なかなか表情が動きにくいからか、本当に喜んでくれているのが分かり、こちらまで嬉しくなってしまう。
「先生、この部屋は、可愛いと幸せが溢れていますね」
「そんなキメて言う事か。まぁ、分からなくもねぇけどな」
私と姫乃がほんわかしている前で、男性陣がそんな会話をしているのは、知らない事だったけど。
結婚なんて、したいとも思わなかったし、将来はこうしてああしてみたいな、フワッとしたイメージしかなくて。
放課後の夕陽に照らされた、人がいない廊下を歩く逸耶の背中を見つけ、飛びつきたくなるのを我慢しながら、彼との生活を想像してみる。
専業主婦で彼の帰りを待つ生活も悪くないのかもとか、共働きで帰りに手を繋いで帰ったりするのも、なんて色々考えていた。
だから、前をちゃんと見ていなかった。
────ドンっ。
誰かの体にぶつかったようで、鼻を打ってしまう。
「ぁ……ごめんなさっ……」
「胸に飛び込んで来てくれんのは嬉しいけど、ボーッとしてないで、ちゃんと前見て歩け。危ねぇだろ」
鼻を押さえる私の手を優しく握って、ぶつかった相手である逸耶は、そのまま唇に持っていく。
「こんな人気のねぇ場所で、そんなエロい顔でボーッとして、他の奴ならどうすんだ」
「え、エロい顔なんてしてないよ……」
「アホか。お前は考え事してる顔ですらやらしいんだから、自覚しろ」
そんな事言われても、それは逸耶から見たらなだけで、みんながそんな風に見てるわけじゃないだろうに。

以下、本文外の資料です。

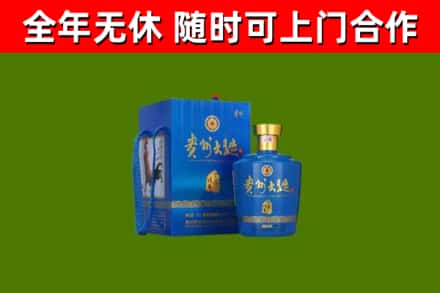 三穗县烟酒回收贵州大曲.jpg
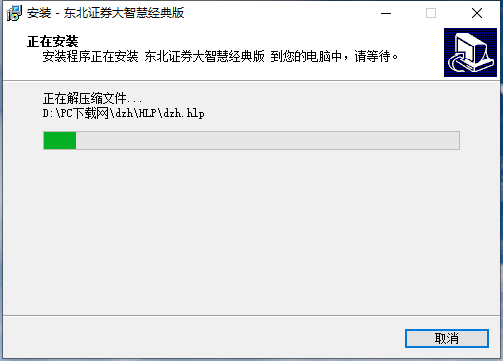 东北证券大智慧软件截图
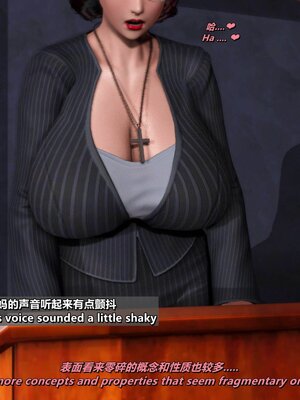 [点点滴滴]我的教师妈妈-千穂理 01-05_1670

逸耶自身が言っていたように、確かに彼は色々厄介かもしれない。
ただ、それを受け入れるのも、受け止められるのも、それと同じくらい厄介な私だからだと自負してたりもする。
「あ、そうだ。お前パスポート持ってるか?」
「あ、うん、一応あるけど。何で?」
「ウチの両親に、会ってみるか?」
まさかの提案に、固まる。
逸耶の、お父さんとお母さん。
目の前の愛おしい人を生み出した人達。
「うん、会ってみたい」
「っ、あ、そっか。んじゃ、予定聞いてみるか」
一瞬、逸耶が少し嬉しそうにはにかんだ様な顔をしたのを、私は見逃さなかった。
「逸耶って、可愛いね」
「あぁ? 何だ、急に」
「ふふっ、可愛いなって思っただけ」
逸耶が黙る。
「ほぉ、大人をそうやってからかうとは、いい度胸じゃねぇの」
「からかってないよ。逸耶ってあんまり浮かれたり、派手に喜んだりしないから、そういう姿をたまに見せてくれるのが嬉しいだけ。逸耶は結構私の事好きなんだって分かったりとかしたら、嬉しいし」
「何だそれ。大人になると、体全体で喜ぶとかあんま多くねぇし。つか、お前を好き云々は今更だろ。プロポーズもしただろーが。まさか伝わってなかったなんて言わねぇだろーな」
逸耶のたまに見せる、拗ねるみたいなこの子供っぽい表情も好きだ。
彼にどんどんハマって、沼に沈んでいく。
「ちゃんと伝わってますよ、先生」
「突然の先生呼びは、なかなかクるな……。悪い事してる感じだな」
楽しそうな逸耶を見て、私は頬が緩む。
「先生、大好きです」
「お、生徒から告白されるとは、俺モテモテー」
「ふふっ、心こもってない」
笑う私の腰に腕を回し、近くの教室に連れ込まれる。
電気の消えた教室に、夕陽が差している。
入口の扉を閉めたとはいえ、いつ誰が通るか分からない場所で、先生とキスをする。
「んっ……はぁ……誰か来たら、見つかっちゃうよ」
「ん? まぁ、そん時はそん時だな。先生に任せなさい」
「はい、先生」
「お前に先生って言われると、何かエロく感じるな」
「クスっ、何それ。じゃぁ、普段呼べなくなっちゃうよ」
抱き合ってじゃれ合って、くすぐったいキスをする。
「好きだ、柚菜、愛してる」
突然真面目な顔で言った逸耶に、心臓がドクリと波打つ。
「これからの未来も、不安も何もかも、お前の全部を俺が責任持ってやるから、安心してついてこい」
触れるだけで満たされる、ゆっくりじっくり確かめるみたいにされるキスに酔う。
「返事は?」
「はい。よろしくお願いします」
私が答えると、逸耶は子供みたいな無邪気で嬉しそうな笑顔を浮かべて笑った。